Passage to read
::::::
Review of the Bill Howe’s “Introduction to Data Science” course
We continue supporting the Coursera.org initiatives providing access to world-class educational courses. Few weeks ago we published a review of the Columbia University course on the Natural Language Processing and got positive feedback from our readers. Now it is time to present another course called “Introduction to Data Science” taught by Professor Bill Howe (University of Washington) that is of great interest to everybody involved in data mining. We asked Federico Leven to share his experience after taking the course.
A few days ago the Coursera “Introduction to Data Science” taught by Prof. Bill Howe ended. It was a solid and entertaining introduction to data science. To get the most out of this course students should have probably had a good foundation in programming and SQL databases, but resources provided in the course were enough to put you in a position to complete the assignments.
In this publication, I will review the programming assignments, quizzes, peer assessments, videos lectures, additional readings and forum discussions. Resources that Prof. Howe and other course organizers provided to the users were:
– a ready-to-use Linux virtual machine with all the software required for course-related tasks already installed,
– excellent instructions on how to download required files from github,
– instruction on how to create and configure Amazon EMR,
– good tutorials for beginners in Python, that is the programming language of choice in the course.
The course was taught in an eight-week format. Blocks of video lectures presented by Prof. Howe were alternated with programming assignments. A one week soft deadline was given to complete the tasks. Later submissions (before the hard deadline) were still accepted with a penalty of 50% of the points. No grading was received if the assignment was submitted after the hard deadline, but participants could still submit answers and check the results.
Twitter Sentiment Analysis in Python: This first assignment was an introduction to Python. The secondary goal was to getting familiar with some basic concepts, like term frequencies, term rankings, etc. It was a good chance to refresh my python knowledge after a few years without working with it. Some issues with the autograding system that the staff tried to solve, finally caused an extended hardline to submit the results.
Blocks of video lectures presented by Prof. Howe were alternated with programming assignments.
Database Assignment – Simple In-Database Text Analytics: The second assignment was a good chance for all the students with SQL knowledge to get a good grading. Again, the problems came from the relatively easy operators like SELECT, UNION, etc (the first problems were presented using relational algebra) to tricky SQL statements, like matrix multiplication, similarity matrix, etc. In this case, the autograding worked like a charm.
::::::
Data extract

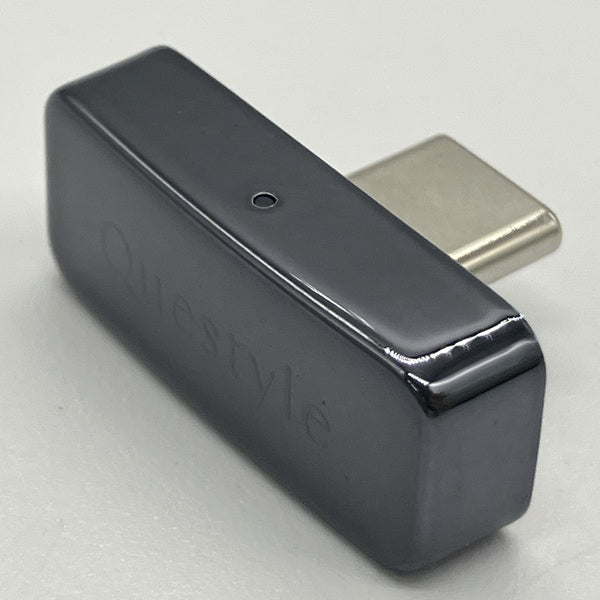 Questyle QCC Dongle Pro 中古 Questyle 【中古】QCC Dongle Pro【日本橋】 – e☆イヤホン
::::::
Tasks to perform
1. Answer these from the course review:
(a) At which university does Professor Bill Howe teach?
(b) Over how many weeks was the course taught?
(c) What penalty applied to a submission made after the soft deadline but before the hard deadline?
2. Retype the part of the course review that opens with the words "Database Assignment –" and closes with "like a charm.".
3. Name every part of the course that the writer of the course review says this publication will review.

Answers below
1.
(a) The University of Washington.
(b) Eight weeks.
(c) A penalty of 50% of the points.

2.
Database Assignment – Simple In-Database Text Analytics: The second assignment was a good chance for all the students with SQL knowledge to get a good grading. Again, the problems came from the relatively easy operators like SELECT, UNION, etc (the first problems were presented using relational algebra) to tricky SQL statements, like matrix multiplication, similarity matrix, etc. In this case, the autograding worked like a charm.

3.
- programming assignments
- quizzes
- peer assessments
- video lectures
- additional readings
- forum discussions